A review of Dan Bader's Python tricks book:
Discover Python’s Best Practices with Simple Examples and Start Writing Beautiful & Pythonic Code
Take your Python to the next level
I found out about this book through Dan's Python Tricks I get via email / Twitter. The book defines:
Python Trick: A short Python code snippet meant as a teaching tool. A Python Trick either teaches an aspect of Python with a simple illustration, or serves as a motivating example to dig deeper and develop an intuitive understanding.
I really enjoyed reading Dan's book. He explains important Python aspects with clear examples (using two twin cats to explain "is" vs "==" for example). It is not just code samples, it discusses relevant implementation details comprehensibly.

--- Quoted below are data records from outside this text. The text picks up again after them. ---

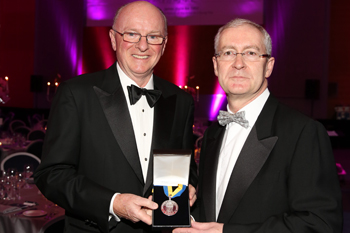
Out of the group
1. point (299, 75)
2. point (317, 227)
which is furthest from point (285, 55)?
point (317, 227)

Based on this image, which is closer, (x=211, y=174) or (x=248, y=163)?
(x=248, y=163)

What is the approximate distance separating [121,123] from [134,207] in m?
0.58

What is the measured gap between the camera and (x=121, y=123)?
2111 millimetres

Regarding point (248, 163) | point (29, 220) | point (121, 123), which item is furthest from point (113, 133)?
point (29, 220)

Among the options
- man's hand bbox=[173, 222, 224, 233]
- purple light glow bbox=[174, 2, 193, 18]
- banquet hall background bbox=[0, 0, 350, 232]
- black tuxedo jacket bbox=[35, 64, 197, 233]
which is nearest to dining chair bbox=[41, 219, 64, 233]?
black tuxedo jacket bbox=[35, 64, 197, 233]

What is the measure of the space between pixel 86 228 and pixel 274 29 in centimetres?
1273

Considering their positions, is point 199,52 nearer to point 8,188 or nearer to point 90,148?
point 8,188

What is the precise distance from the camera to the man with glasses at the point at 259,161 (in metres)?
1.62

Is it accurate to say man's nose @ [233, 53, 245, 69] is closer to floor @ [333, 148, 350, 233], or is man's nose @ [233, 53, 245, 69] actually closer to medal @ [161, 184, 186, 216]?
medal @ [161, 184, 186, 216]

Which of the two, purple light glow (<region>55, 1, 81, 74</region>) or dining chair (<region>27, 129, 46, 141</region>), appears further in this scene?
purple light glow (<region>55, 1, 81, 74</region>)

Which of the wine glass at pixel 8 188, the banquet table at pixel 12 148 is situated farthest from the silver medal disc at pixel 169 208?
the banquet table at pixel 12 148

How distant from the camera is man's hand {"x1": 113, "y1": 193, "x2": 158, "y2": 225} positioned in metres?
1.67

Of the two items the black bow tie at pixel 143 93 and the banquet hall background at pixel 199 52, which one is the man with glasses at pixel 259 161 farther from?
the banquet hall background at pixel 199 52

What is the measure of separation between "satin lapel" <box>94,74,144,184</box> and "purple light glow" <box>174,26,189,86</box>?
1179 cm
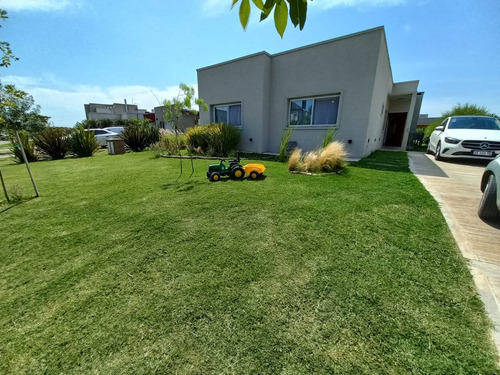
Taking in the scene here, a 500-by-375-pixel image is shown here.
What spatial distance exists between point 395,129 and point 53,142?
20.7 m

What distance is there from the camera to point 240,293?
1.61 m

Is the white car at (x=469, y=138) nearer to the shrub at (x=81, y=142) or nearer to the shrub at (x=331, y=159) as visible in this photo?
the shrub at (x=331, y=159)

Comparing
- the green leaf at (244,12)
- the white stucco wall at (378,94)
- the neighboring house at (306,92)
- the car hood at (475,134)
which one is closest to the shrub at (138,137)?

Since this talk by Raymond Hettinger I am more conscious about writing Pythonic code. This book cares too. Most tricks show the "one-- and preferably only one --obvious way to do it" (import this), for example how to merge dicts, or for dict access use try/except (EAFP style) but prefer dict.get() as being even more precise. The beginner gets into Pythonic mode, the expert might still pick up new stuff. Another good book in this context is Effective Python: 59 Specific Ways to Write Better Python.
Few things I learned (refreshed)
Language features section: the "is" vs "==" I mentioned, dictionary internals, deep vs shallow copy. The article on 4 ways of string formatting is awesome. I like Dan’s Python String Formatting Rule of Thumb:
If your format strings are user-supplied, use Template Strings to avoid security issues. Otherwise, use Literal String Interpolation if you’re on Python 3.6+, and "New Style" String Formatting if you’re not.
Cleaner Python section (my favorite part of the book): use your own exceptions (which we used here), ABC's (we used here), the key func of sorted() (we used here), which is shown with both lambda and operator.getitem syntax, refactoring an ugly switch statement.
Pythonic syntactic sugar section: * and ** (splat) function arg unpacking (very Pythonic), various (stdlib) ways to merge dicts.
Now is better than never (import this)
And more so because you can still get it for a lower early-access price, eventually the final version of the book will cost more.
Keep in mind this is a work in progress. I did find the initial version of 60 pages a bit short, but recently I got an update of 25+ pages so the final version will be longer.
What really matters though is that this book makes you write better Python code! The book is actually responsible for recent new good py habits I picked up, for example: using custom exceptions and ABC's (I found Dan's blog searching for abstract classes). These new learnings alone are worth the price.
Thanks Dan for sharing your great work.